TeladocVideoVisitThe Texas office of the Attorney General weighed in on a motion to dismiss Teladoc's antitrust suit against the Texas State Medical Board on the grounds that there is, in fact, state supervision of the medical board which would make it a state agency under law and therefore immune to suit. Politico first spotted the news.

In April, Teladoc sued the Texas Medical Board, alleging that a recently passed rule requiring doctors to have an in-person or face-to-face visit with a patient in order to prescribe medication, is in violation of antitrust laws and serves to restrict competition from telemedicine companies. The suit leaned heavily on a recent Supreme Court ruling, North Carolina Board of Dental (NCBD) Examiners vs Federal Trade Commission, which ruled that medical boards comprised of private professionals (like practicing doctors and dentists) are not immune to federal anti-trust laws unless they’re directly overseen by full-time agents of the state.

━━━━━━━━━━━━━━━━━━━━━━━━━━━━━━

* REQUIREMENT A:
In the text about Teladoc's antitrust suit, what must doctors do before prescribing medication under the Texas Medical Board rule?
* REQUIREMENT B:
Translate this sentence from the text about Teladoc's antitrust suit into Spanish: "Politico first spotted the news."
* REQUIREMENT C:
Continue the text about Teladoc's antitrust suit against the Texas Medical Board from its last sentence.

* DATA EXTRACT:
━━━━━━━━━━━━━━━━━━━━━━━━━━━━━━

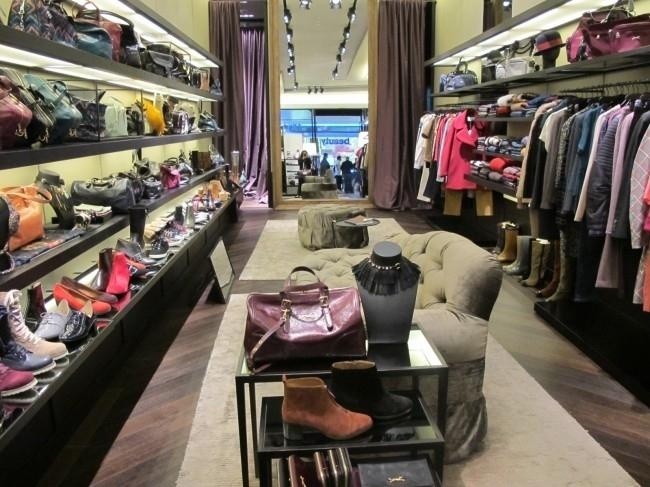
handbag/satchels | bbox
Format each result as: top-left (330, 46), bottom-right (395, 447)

━━━━━━━━━━━━━━━━━━━━━━━━━━━━━━

* TASK RESPONSE A:
They must have an in-person or face-to-face visit with the patient.

* TASK RESPONSE B:
Politico fue el primero en detectar la noticia.

* TASK RESPONSE C:
“A long time ago, the courts crafted the so-called state actor defense, which tolerates what otherwise would be anticompetitive activity in the name of some dedicated state police power interest — generally health, welfare, safety of the population,” Stuart Gerson, a member of Epstein Becker Green and former acting Attorney General of the United States, told MobiHealthNews in an interview in March. “It’s easy to declare that if you’re a board. But the nut of the NCDB case is, in order to avail themselves of the state action defense, the board not only has to be duly constituted, but the activity that it is involved in needs to be directed by the state. There has to be what’s called ‘active supervision’. And that’s what the Supreme Court made clear.”

Now, the Texas AG is arguing that the Texas State Medical Board is different from the North Carolina Dental Board in important ways, and that the TSMB is subject to judicial review that constitutes active supervision.

Teladoc argued that the state's judiciary only has the power to challenge whether the medical board was acting within its own authority and, in order for active supervision to apply, it would need to have the power to challenge whether the board was affecting state policy. Texas argues that "[s]tate policy consists of the general objectives and purposes of state statutes... Consequently, a court’s decision under section 2001.038 that an agency rule is not in harmony with the general objectives of the agency’s enabling statute inescapably constitutes a determination that the rule is not consistent with (does not promote) state policy."

The bulk of the argument in the 41-page document outlines various ways the Texas medical board satisfies the "active supervision" requirement, although the AG office takes issue with several other aspects of Teladoc's case along the way. For instance, responding to Teladoc's invocation of the interstate Commerce Clause, they argue that there's nothing at all discriminatory about the rules, as they apply equally to all physicians, in and out of the state.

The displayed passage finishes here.